It assumes that you have initialized the observed value in state, but the other fields can remain uninitialized. For each latent random variable, it construct the relevant distribution, samples a value for it, computes the log probability of that value under the distribution, and records the value and the log probability in the unobserved struct. For each observed random variable, it does mostly the same thing except there’s no need to generate a value, of course – the existing value in the state is just scored against the distribution.

The implementation of the requested inference algorithm is pretty straightforward and should be familiar to you if you have implemented a likelihood weighting algorithm yourself:

void
my_program_likelihood_weighting(
struct my_program_state state,
struct my_program_state * empirical_posterior,
double * weights,
double * cum_weights,
int num_samples,
struct rngstate * my_program_RNG
) {
for (int ix = 0; ix != num_samples; ix++) {
empirical_posterior[ix] = my_program_standard(state, &my_program_RNG);
weights[ix] = my_program_accumulate_loglikelihood(&empirical_posterior[ix]);
}
double log_z = logsumexp(weights, num_samples);
normalize_in_place(weights, num_samples, log_z);
double_cumsum(weights, cum_weights, num_samples);
}


Note that this automatically generated inference algorithm uses the methods described earlier, such as the standard model interpretation and the computation of the likelihood function. logsumexp, normalize_in_place and double_cumsum are utility functions defined as part of ccyan.

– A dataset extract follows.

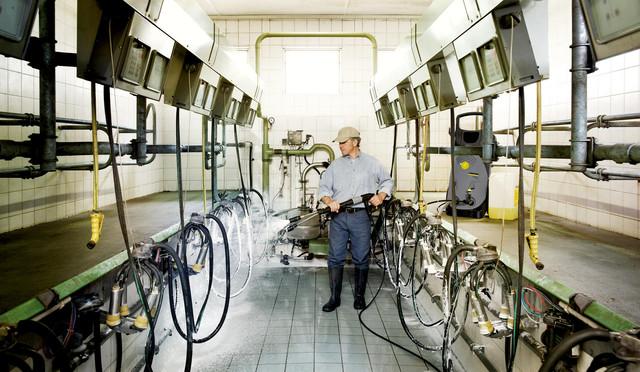 Апарати високого тиску без підігріву води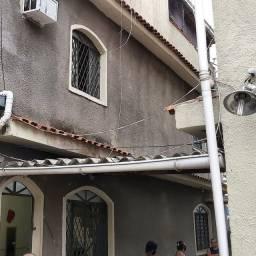 Imobiliária Nova Aliança!!! Vende Triplex com 2 Quartos na Rua Nilópolis em Muriqui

To help you put it all together, the translation utilities also generate you a stubbed out “main” c file that you can use. (Feel free to discard this if, e.g., you just want to use the generated models and algorithms as a modeling and inference library in other code.) Here’s what it looks like when it’s first generated:

/**
* @file my_program_main.c
* @author [Your name here]  (you@email.io)
* @version X.Y.Z
* @date Sun Jan 29 21:15:48 2023
*/

#include <my_program.h>

int main(int argc, char ** argv) {
return 0;
}


We’re not going to do too much to it here – we’ll pretend we observed a single data point and infer the posterior distribution $$p(\mu, \sigma | x)$$ using the automatically generated inference algorithm we requested. Because of the library that was created for us, this is a very easy task!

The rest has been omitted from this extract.